YOUR GOAL:
Please reproduce the lines below word for word, starting with the first line and going on through the line with "4.37 meters". Leave the pictures out of your answer.
___ INPUT ROWS ___
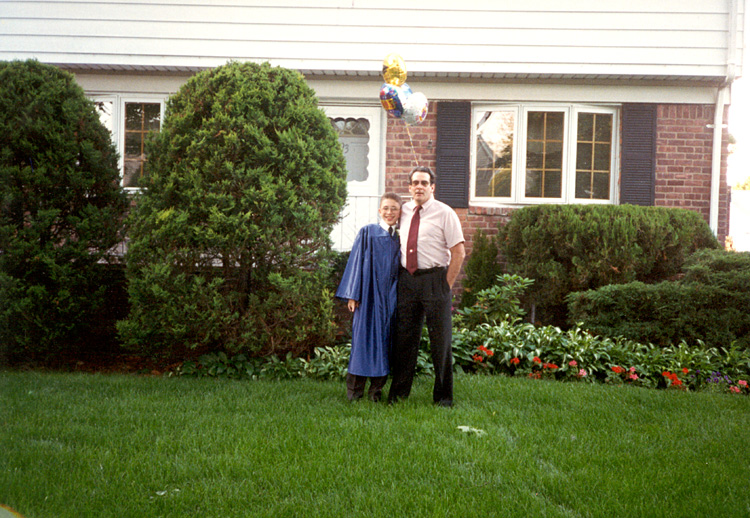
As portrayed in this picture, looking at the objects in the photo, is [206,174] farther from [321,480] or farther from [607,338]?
[607,338]

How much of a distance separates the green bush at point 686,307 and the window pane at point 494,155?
2.37 m

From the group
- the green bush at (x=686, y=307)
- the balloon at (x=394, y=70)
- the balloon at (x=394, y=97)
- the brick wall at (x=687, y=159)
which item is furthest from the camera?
the brick wall at (x=687, y=159)

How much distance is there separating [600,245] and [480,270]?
148 centimetres

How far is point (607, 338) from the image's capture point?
579 cm

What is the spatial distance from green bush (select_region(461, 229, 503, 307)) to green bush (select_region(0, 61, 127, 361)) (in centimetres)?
416

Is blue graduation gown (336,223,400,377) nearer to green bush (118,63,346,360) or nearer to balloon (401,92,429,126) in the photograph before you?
green bush (118,63,346,360)

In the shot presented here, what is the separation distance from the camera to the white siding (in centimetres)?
771

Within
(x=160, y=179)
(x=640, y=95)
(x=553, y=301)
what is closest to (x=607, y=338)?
(x=553, y=301)

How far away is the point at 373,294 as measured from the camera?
4441mm

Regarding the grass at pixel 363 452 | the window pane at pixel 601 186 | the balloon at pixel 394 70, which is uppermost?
the balloon at pixel 394 70

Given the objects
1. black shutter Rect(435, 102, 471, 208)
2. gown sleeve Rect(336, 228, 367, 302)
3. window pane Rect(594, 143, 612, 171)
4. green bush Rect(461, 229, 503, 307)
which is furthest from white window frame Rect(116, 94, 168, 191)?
window pane Rect(594, 143, 612, 171)

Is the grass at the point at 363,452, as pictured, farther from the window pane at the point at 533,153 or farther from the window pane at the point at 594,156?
the window pane at the point at 533,153

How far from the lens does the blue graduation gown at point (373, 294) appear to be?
4.37 meters

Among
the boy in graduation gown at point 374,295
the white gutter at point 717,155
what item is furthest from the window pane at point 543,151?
the boy in graduation gown at point 374,295
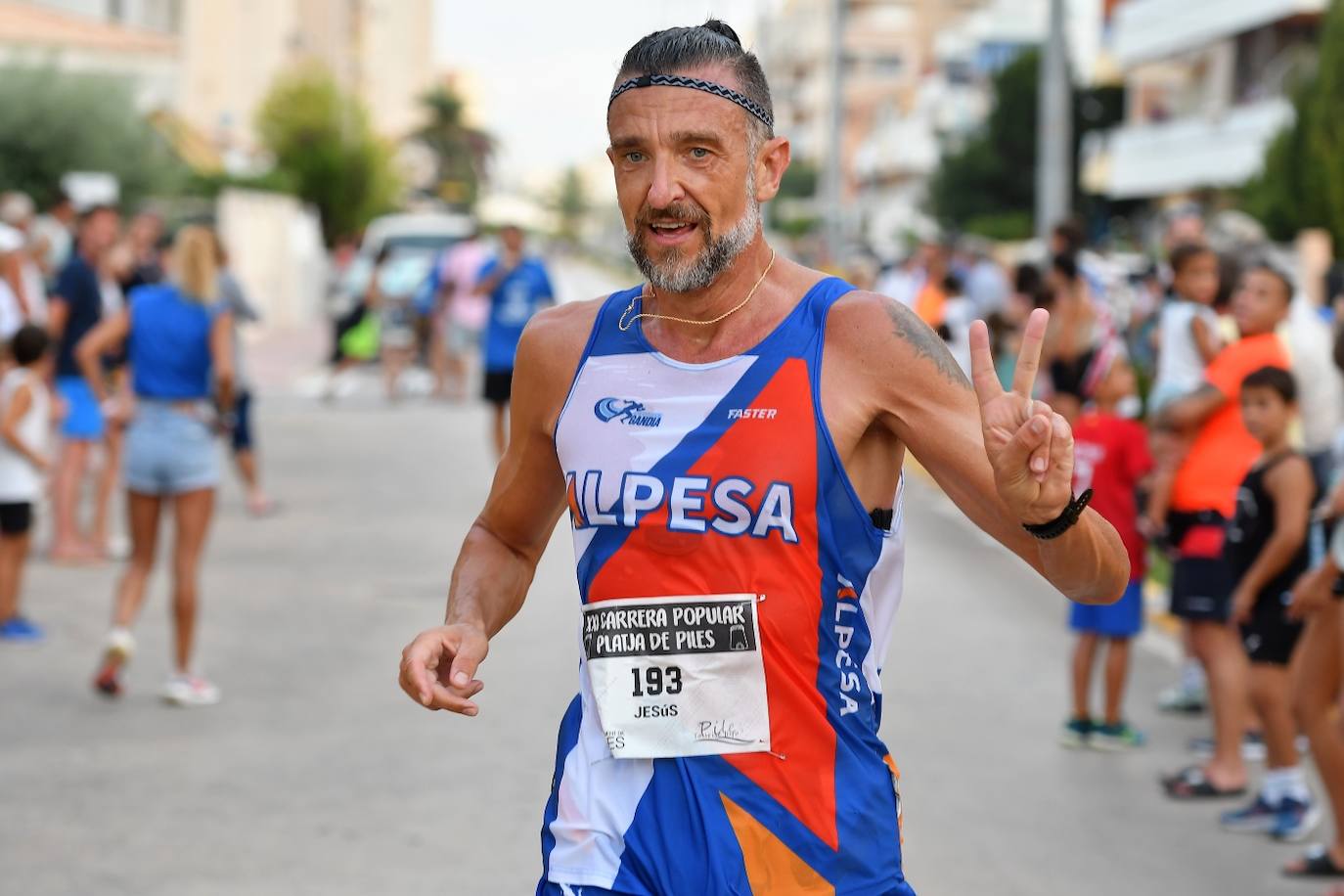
___
CORRECT OUTPUT:
As portrayed in this picture, looking at the objects in the photo, is [206,174] farther from [321,480] or farther from [607,338]?
[607,338]

How much of a distance separates the green bush at point 686,307 and the window pane at point 494,155?
2.37 m

From the group
- the green bush at (x=686, y=307)
- the balloon at (x=394, y=70)
- the balloon at (x=394, y=97)
- the brick wall at (x=687, y=159)
which item is furthest from the camera?
the brick wall at (x=687, y=159)

How much distance is there separating [600,245] and [480,270]?
148 centimetres

How far is point (607, 338) from the image's capture point?
579 cm

What is the spatial distance from green bush (select_region(461, 229, 503, 307)) to green bush (select_region(0, 61, 127, 361)) (in centimetres)?
416

Is blue graduation gown (336,223,400,377) nearer to green bush (118,63,346,360) or nearer to balloon (401,92,429,126) in the photograph before you?
green bush (118,63,346,360)

In the shot presented here, what is the separation distance from the camera to the white siding (in centimetres)?
771

Within
(x=160, y=179)
(x=640, y=95)
(x=553, y=301)
what is closest to (x=607, y=338)?
(x=553, y=301)

How far away is the point at 373,294 as measured from the camera?
4441mm

Regarding the grass at pixel 363 452 | the window pane at pixel 601 186 | the balloon at pixel 394 70, which is uppermost?
the balloon at pixel 394 70

Given the objects
1. black shutter Rect(435, 102, 471, 208)
2. gown sleeve Rect(336, 228, 367, 302)
3. window pane Rect(594, 143, 612, 171)
4. green bush Rect(461, 229, 503, 307)
which is furthest from white window frame Rect(116, 94, 168, 191)?
window pane Rect(594, 143, 612, 171)

Is the grass at the point at 363,452, as pictured, farther from the window pane at the point at 533,153 or farther from the window pane at the point at 594,156?
the window pane at the point at 533,153

How far from the lens does the blue graduation gown at point (373, 294) appear to be?
4.37 meters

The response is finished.